## begin DATA LINES

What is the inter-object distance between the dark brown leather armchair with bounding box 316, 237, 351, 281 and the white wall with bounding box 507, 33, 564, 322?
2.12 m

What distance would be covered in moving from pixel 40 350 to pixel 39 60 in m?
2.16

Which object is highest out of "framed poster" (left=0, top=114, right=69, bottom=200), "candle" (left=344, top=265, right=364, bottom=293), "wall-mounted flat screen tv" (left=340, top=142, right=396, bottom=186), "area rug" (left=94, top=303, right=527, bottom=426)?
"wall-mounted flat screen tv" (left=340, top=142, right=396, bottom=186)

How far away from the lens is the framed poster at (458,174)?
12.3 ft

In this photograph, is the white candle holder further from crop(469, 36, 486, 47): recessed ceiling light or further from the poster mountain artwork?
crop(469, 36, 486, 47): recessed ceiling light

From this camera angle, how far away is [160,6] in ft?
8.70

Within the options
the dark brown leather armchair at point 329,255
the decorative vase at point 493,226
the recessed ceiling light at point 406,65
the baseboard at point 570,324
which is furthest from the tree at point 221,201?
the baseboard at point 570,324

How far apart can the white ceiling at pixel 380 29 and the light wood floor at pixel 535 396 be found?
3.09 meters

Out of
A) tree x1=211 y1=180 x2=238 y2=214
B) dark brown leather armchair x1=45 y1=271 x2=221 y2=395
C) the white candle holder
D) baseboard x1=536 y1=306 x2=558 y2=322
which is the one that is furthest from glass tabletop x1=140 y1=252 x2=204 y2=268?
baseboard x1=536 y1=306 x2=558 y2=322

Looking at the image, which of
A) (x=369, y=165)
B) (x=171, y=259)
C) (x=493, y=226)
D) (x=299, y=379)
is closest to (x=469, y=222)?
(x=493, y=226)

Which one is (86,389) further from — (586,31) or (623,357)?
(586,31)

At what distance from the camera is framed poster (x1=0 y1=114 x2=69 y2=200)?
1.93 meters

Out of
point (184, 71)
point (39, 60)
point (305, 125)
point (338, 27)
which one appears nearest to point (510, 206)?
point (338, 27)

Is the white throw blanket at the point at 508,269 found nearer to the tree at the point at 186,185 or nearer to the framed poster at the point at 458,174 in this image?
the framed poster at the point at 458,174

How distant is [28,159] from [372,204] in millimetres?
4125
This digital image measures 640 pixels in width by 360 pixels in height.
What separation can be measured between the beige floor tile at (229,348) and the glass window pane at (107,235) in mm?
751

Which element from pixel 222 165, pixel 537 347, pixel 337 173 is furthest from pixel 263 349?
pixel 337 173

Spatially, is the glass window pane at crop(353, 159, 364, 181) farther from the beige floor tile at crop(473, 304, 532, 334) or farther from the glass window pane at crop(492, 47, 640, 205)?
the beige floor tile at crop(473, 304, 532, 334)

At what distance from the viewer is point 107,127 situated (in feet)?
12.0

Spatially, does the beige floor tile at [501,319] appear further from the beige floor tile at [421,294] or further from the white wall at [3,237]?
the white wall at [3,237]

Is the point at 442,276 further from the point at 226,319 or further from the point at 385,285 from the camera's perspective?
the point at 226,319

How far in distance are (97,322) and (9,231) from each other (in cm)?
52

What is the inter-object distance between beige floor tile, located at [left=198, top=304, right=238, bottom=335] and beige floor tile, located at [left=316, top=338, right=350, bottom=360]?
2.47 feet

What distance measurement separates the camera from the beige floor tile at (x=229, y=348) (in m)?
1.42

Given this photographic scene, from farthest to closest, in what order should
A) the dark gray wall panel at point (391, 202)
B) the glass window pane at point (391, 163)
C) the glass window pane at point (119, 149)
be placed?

## end DATA LINES

Rewrite the records from the line containing "Spatially, does the" through the end, substituting "tan floor tile" for "beige floor tile" and changing nothing else.

■ **COMPLETED EXERCISE**
Spatially, does the tan floor tile at [501,319] appear further from the tan floor tile at [421,294] or further from the white wall at [3,237]?
the white wall at [3,237]

Is the point at 442,276 further from the point at 226,319 or further from the point at 385,285 from the camera's perspective?
the point at 226,319

How far in distance are (97,322) and (9,231) from each other (in cm)?
52

What is the inter-object distance between tan floor tile, located at [left=198, top=304, right=238, bottom=335] and tan floor tile, located at [left=316, top=338, right=350, bottom=360]?
2.47 feet

What distance measurement separates the camera from the tan floor tile at (x=229, y=348) (in m)?
1.42

Given this photographic scene, from farthest to closest, in what order should
A) the dark gray wall panel at point (391, 202)
B) the glass window pane at point (391, 163)
C) the glass window pane at point (119, 149)
be placed?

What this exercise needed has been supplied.